RussB, Pyro. works well enough, but in spite of Hodgdon's hype, it DOES foul bores. I have some GOII FFFg on hand and will revert to it once I deplete my ever-diminshing supply Pyro. Right now my only source of BP* is a competitive shooter who's a member of our gun club.


*I live in a condo. whose rules prohibit storing ANY flammable substance (gasoline, paint thinner, turpentine, gunpowders, etc. ) indoors. I generally ignore this, but I really don't want a case of BP around when 6 lbs. would suffice.

Maven
07-23-2007, 04:11 PM
Target (I hope) from July 17

Dale53
07-23-2007, 09:15 PM
Maven;
One thing that I neglected to mention about patching.
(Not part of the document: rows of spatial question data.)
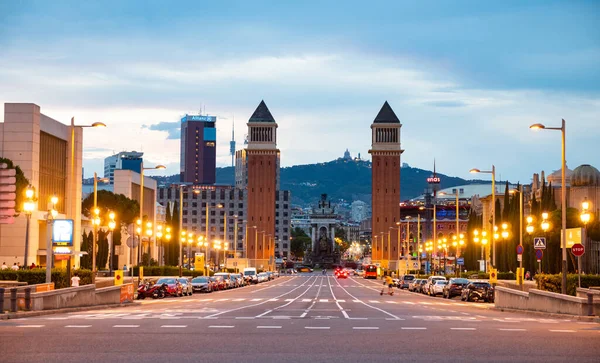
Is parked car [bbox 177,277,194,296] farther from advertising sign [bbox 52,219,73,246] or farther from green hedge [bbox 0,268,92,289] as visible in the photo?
advertising sign [bbox 52,219,73,246]

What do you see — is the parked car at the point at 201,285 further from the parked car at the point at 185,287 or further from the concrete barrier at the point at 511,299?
the concrete barrier at the point at 511,299

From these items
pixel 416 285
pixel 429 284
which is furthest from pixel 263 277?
pixel 429 284

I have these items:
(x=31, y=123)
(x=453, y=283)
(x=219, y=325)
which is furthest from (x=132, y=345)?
(x=31, y=123)

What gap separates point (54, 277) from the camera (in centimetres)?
4300

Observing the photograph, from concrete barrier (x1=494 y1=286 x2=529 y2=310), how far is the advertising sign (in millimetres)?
21255

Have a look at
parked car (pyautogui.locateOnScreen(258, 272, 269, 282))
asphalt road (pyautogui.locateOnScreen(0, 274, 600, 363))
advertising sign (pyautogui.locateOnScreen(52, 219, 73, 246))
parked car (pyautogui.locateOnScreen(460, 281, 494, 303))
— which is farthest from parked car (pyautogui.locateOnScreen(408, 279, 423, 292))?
asphalt road (pyautogui.locateOnScreen(0, 274, 600, 363))

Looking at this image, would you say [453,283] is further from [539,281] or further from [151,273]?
[151,273]

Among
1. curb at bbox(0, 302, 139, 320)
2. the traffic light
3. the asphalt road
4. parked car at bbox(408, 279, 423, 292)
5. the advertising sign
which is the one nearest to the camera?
the asphalt road

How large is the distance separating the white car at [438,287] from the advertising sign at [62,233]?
3480 centimetres

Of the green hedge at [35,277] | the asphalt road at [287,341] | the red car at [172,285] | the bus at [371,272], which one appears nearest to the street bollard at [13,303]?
the asphalt road at [287,341]

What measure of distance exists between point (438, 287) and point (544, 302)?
3304 centimetres

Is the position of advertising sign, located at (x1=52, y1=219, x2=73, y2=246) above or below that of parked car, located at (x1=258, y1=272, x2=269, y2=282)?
above

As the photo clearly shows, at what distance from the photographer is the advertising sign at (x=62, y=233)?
42438 mm

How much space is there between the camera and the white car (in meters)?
69.9
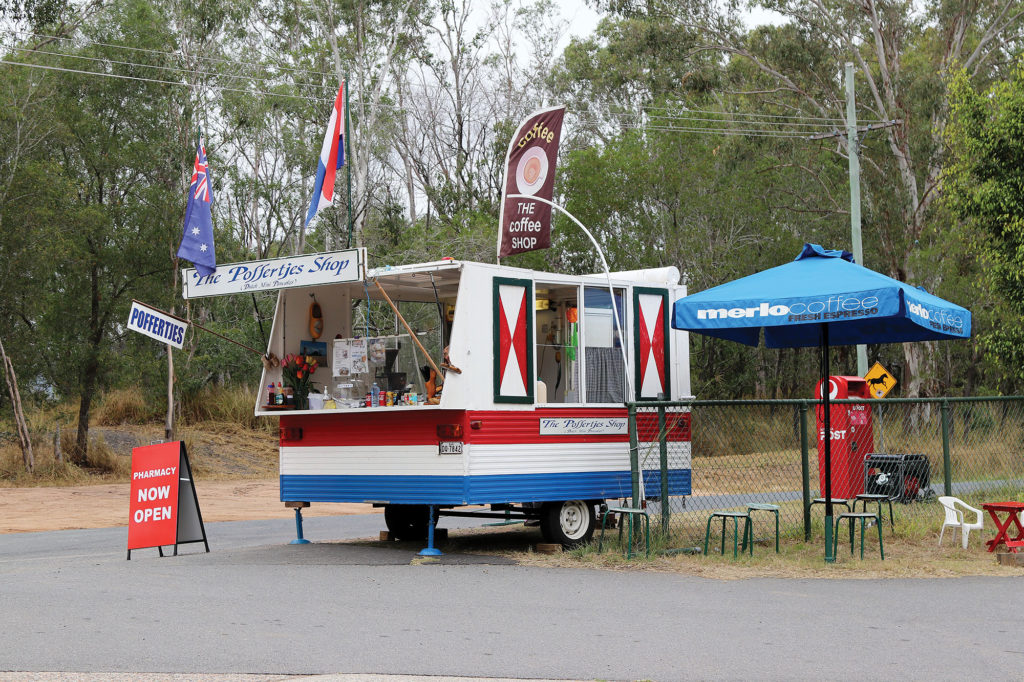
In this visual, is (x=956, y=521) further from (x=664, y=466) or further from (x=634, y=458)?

Material from a fabric store sometimes says "100% cotton" (which is absolutely necessary unless you are using linen" when it is NOT 100% cotton. The field test is to take a little strip (ask the clerk to cut it off for you) OUTSIDE and light it with a match. If there is any synthetic content it will melt and you will know right away. Cotton just burns. This is a positive test, easy done and insures that you are getting what you are paying for. Melted synthetic material inside a muzzle loader barrel is not something you will appreciate.

The target looks like you are on the way. Now you just have to refine...:mrgreen:

Dale53

piwo
07-23-2007, 11:22 PM
.....
Blammer, No plans to use Maxi-Balls for 2 reasons: (1) The twist is 1:66, which is too slow to stabilize them.....
Paul

I've been experimenting with TC Maxi's with my .54 flinter since January. I shot yesterday for 5.5 hours at my range. At 50 yards, I had numerous targets where I'd have 3 shots with two touching and one just off the other two, and the other two shots opening the group up 2, sometimes 3 inches.

At 100yards, the best group was about 4.5 inches. Not stellar, but then again, minute of deer anyway. I'm not shooting competitions, I'm shooting for hunting. And at 100yds, not one of my shots fired would have missed, and none would have been anything less then lethal. My barrel is 1-66 as well, but I've continued to experiment. I'm shooting projectiles significantly heavier then round ball, and with more momentum. I like that. Not that round ball haven't killed ever single deer I ever hit with them, but hey, it's all about contemplating the "if''s".

I've decided not to dismiss anything out of hand without experimenting. The Minnie’s I've cast have been a dismal disaster, and these were designed for barrels of this twist. I've tried them paper patched and naked, with Crisco/beeswax lube. I've tried them with charges ranging from 50grains fffg to 90 fffg. NONE shoots anything better then @ 5 inches at 50 yards. At 50 yards yesterday, paper patched and lubed, the 4 shots at 50 yards were about 7 inch group!

Just my experiences.............

Maven
07-24-2007, 04:28 PM
Dale, I've learned to avoid fabrics made with synthetics when it comes to guns and casting. Before I began using welders' gloves, I wore worn-out winter gloves to protect my hands. I.e., until I accidentally poured some hot alloy on them and they melted, leaving me to contend with 2 burns. I deep-sixed those gloves immediately and made my way to the local welder's supply dealer to purchase gauntlet-type leather gloves. Although I haven't had the distinct pleasure of fouling a bore with synthetic residue, I 'll do as you say and make doubly sure my patching material is 100% cotton. Thanks for the tip!